Jewish groups around the world expressed concern in recent months that the revival of the Latin liturgy might include prayers for the conversion of Jews. Meanwhile, the pope was criticised for receiving Fr Tadeusz Rydzyk, head of Poland's Radio Maryja, which regularly broadcasts anti-Semitic views.
At the memorial, an exhausted-looking pontiff prayed for several minutes before bowing, protected from the streaming rain by a transparent umbrella. On a nearby plaque erected nine years ago, Austrian bishops accepted their "share of responsibility for the persecution of Jews".
Cardinal Christoph Schönborn, Archbishop of Vienna, said in a speech that Christians must never forget the Jewish roots of their faith.
"The tragedy of this city is that these roots were forgotten and even denied, leading to the godless will to destroy the people first loved by God," he said.
The Austrian episcopate supported Austria's 1938 annexation into the Third Reich and Hitler as the legitimate leader. As a consequence, they declined to support resistance to the regime - even from their own clergy.
After the war, bishops compounded the problem by championing priest "martyrs" killed by the Nazis rather than addressing the actions of perpetrators.
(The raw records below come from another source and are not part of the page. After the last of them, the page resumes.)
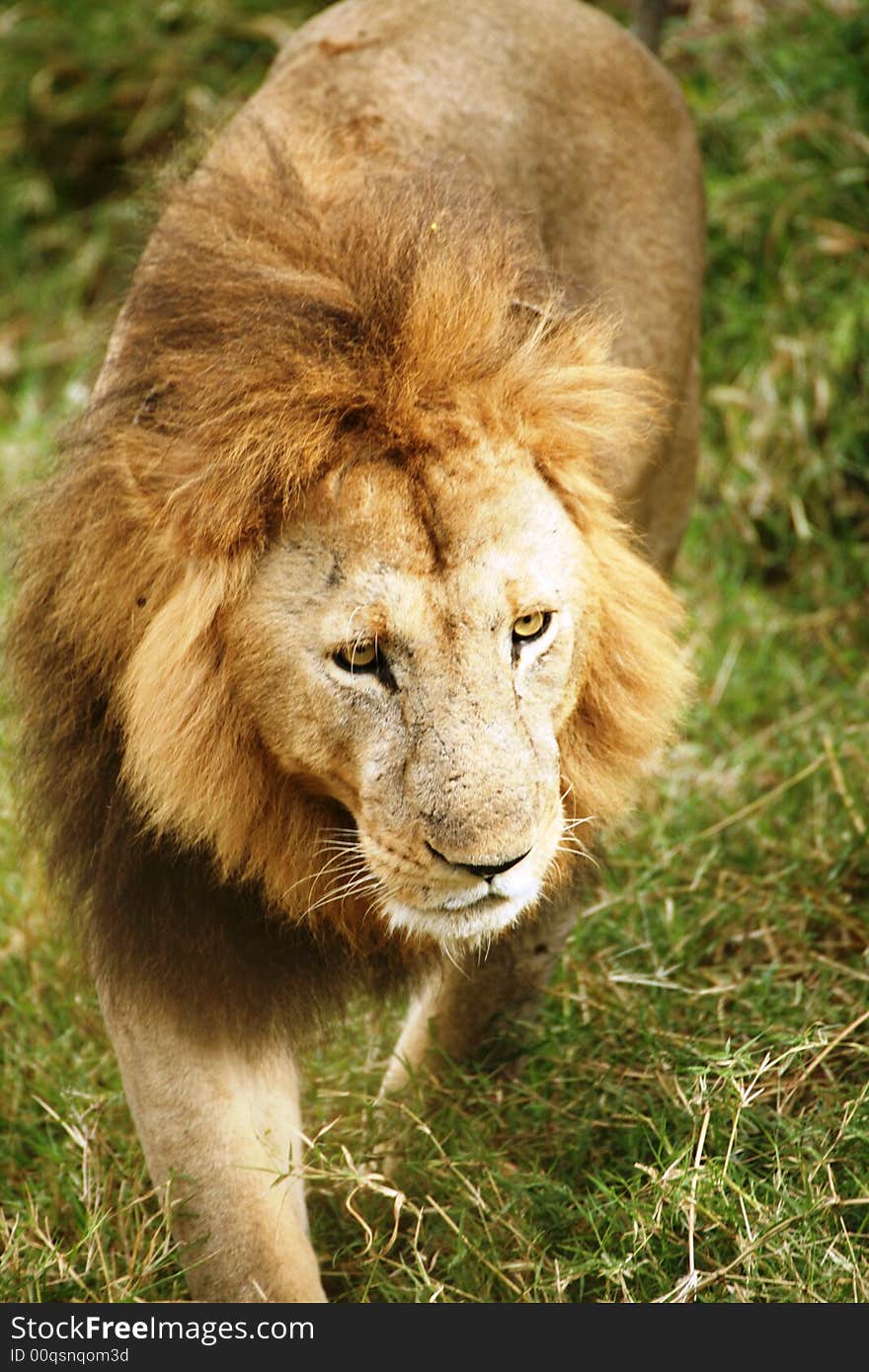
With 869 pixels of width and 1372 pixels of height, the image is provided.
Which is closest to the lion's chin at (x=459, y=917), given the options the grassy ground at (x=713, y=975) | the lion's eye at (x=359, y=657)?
the lion's eye at (x=359, y=657)

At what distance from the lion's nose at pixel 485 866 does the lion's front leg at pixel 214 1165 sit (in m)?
0.66

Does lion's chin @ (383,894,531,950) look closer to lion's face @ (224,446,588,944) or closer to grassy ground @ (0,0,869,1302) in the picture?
lion's face @ (224,446,588,944)

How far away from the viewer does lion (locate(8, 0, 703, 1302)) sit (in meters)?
2.61

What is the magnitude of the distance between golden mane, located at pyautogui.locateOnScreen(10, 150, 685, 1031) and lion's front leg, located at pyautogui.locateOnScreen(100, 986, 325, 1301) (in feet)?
0.45

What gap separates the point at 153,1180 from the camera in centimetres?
299

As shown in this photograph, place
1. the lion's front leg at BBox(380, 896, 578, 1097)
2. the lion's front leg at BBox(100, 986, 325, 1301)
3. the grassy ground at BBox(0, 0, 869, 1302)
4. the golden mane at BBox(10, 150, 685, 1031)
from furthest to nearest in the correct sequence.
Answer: the lion's front leg at BBox(380, 896, 578, 1097) → the grassy ground at BBox(0, 0, 869, 1302) → the lion's front leg at BBox(100, 986, 325, 1301) → the golden mane at BBox(10, 150, 685, 1031)

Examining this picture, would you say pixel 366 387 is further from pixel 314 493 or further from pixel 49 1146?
pixel 49 1146

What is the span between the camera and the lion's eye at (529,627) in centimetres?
268

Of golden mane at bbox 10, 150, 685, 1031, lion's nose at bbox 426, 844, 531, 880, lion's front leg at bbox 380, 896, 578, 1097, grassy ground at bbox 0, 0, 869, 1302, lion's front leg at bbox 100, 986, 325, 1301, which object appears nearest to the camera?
lion's nose at bbox 426, 844, 531, 880

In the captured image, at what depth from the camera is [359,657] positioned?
2.60m

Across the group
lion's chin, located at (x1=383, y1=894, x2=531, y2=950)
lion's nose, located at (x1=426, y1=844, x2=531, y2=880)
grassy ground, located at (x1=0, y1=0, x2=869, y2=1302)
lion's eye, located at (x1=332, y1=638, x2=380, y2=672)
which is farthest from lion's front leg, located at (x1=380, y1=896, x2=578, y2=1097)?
lion's eye, located at (x1=332, y1=638, x2=380, y2=672)

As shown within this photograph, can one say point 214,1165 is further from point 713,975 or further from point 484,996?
point 713,975

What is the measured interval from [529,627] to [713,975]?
1478 millimetres

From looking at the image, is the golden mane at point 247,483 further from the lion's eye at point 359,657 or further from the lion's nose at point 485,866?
the lion's nose at point 485,866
That practice continued until a more critical assessment began after the 50th anniversary of annexation in 1988.
Before the second World War, the Austrian capital's Jewish population numbered 185,000, today it numbers less than 7,000.
The Judenplatz visit was the only political item on the pope's agenda. Tomorrow he will celebrate the 850th anniversary of the Mariazell, a place of pilgrimage 100km from Vienna.